From the above diagram, we have two points P and Q whose position vectors are $3\overset{\to }{\mathop{a}}\,-2\overset{\to }{\mathop{b}}\,$ and $\overset{\to }{\mathop{a}}\,+\overset{\to }{\mathop{b}}\,$ respectively. So, we get two vectors as:
 $\overset{\to }{\mathop{OP}}\,=3\overset{\to }{\mathop{a}}\,-2\overset{\to }{\mathop{b}}\,......(1)$
$\overset{\to }{\mathop{OQ}}\,=\overset{\to }{\mathop{a}}\,+\overset{\to }{\mathop{b}}\,......(2)$
Since it is given that position vector of point R, i.e. $\overset{\to }{\mathop{OR}}\,$ divides the line segment in ratio $2:1$ externally.
So, by using section formula for external division $\overset{\to }{\mathop{r}}\,=\dfrac{m\times \overset{\to }{\mathop{b}}\,-n\times \overset{\to }{\mathop{a}}\,}{m-n}$ for vector $\overset{\to }{\mathop{OR}}\,$, we get:
\[\overset{\to }{\mathop{OR}}\,=\dfrac{2\times \overset{\to }{\mathop{OQ}}\,-1\times \overset{\to }{\mathop{OP}}\,}{2-1}......(3)\]
Put the values of equation (1) and (2) in equation (3), we get:
\[\begin{align}
  & \overset{\to }{\mathop{OR}}\,=\dfrac{2\times \left( \overset{\to }{\mathop{a}}\,+\overset{\to }{\mathop{b}}\, \right)-1\times \left( \overset{\to }{\mathop{3a}}\,-2\overset{\to }{\mathop{b}}\, \right)}{2-1} \\
 & =2\overset{\to }{\mathop{a}}\,+2\overset{\to }{\mathop{b}}\,-3\overset{\to }{\mathop{a}}\,+2\overset{\to }{\mathop{b}}\, \\
 & =-\overset{\to }{\mathop{a}}\,+4\overset{\to }{\mathop{b}}\,
\end{align}\]
Hence, position vector of point R is $-\overset{\to }{\mathop{a}}\,+4\overset{\to }{\mathop{b}}\,$

Note: As it is mentioned in the question that the position vector of R divides line segment PQ externally, so we need to apply section formula for external division.

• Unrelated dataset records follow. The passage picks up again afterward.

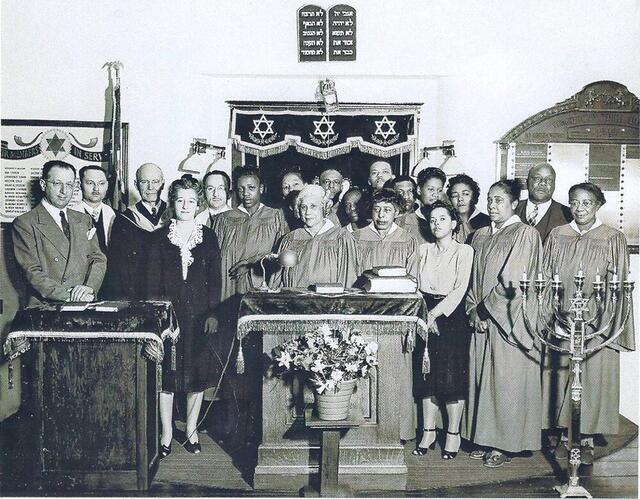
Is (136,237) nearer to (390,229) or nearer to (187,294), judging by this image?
(187,294)

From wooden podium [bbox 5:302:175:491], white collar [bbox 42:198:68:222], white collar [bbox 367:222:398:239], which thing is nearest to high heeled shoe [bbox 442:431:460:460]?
white collar [bbox 367:222:398:239]

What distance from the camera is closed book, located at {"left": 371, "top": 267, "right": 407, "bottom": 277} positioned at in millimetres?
4348

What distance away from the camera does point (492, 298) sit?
4625mm

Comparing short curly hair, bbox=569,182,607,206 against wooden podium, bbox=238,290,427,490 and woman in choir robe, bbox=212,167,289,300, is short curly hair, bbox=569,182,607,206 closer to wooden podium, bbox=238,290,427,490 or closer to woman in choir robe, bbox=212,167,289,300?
wooden podium, bbox=238,290,427,490

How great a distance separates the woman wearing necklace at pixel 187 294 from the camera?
15.0 ft

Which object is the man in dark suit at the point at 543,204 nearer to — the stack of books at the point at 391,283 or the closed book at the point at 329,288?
the stack of books at the point at 391,283

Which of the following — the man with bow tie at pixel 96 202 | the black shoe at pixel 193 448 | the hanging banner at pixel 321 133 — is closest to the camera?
Result: the black shoe at pixel 193 448

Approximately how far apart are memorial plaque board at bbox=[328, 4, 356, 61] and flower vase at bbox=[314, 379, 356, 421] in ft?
7.39

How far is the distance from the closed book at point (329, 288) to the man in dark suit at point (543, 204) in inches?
59.0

Students might use the section formula for internal division, i.e. $\overset{\to }{\mathop{r}}\,=\dfrac{m\times \overset{\to }{\mathop{b}}\,+n\times \overset{\to }{\mathop{a}}\,}{m+n}$ instead of section formula for external division, i.e. $\overset{\to }{\mathop{r}}\,=\dfrac{m\times \overset{\to }{\mathop{b}}\,-n\times \overset{\to }{\mathop{a}}\,}{m-n}$. Also, while drawing the diagram of the vectors, the position vector of R does not intersect the line segment PQ. But it lies external to the line segment PQ as shown in the diagram above.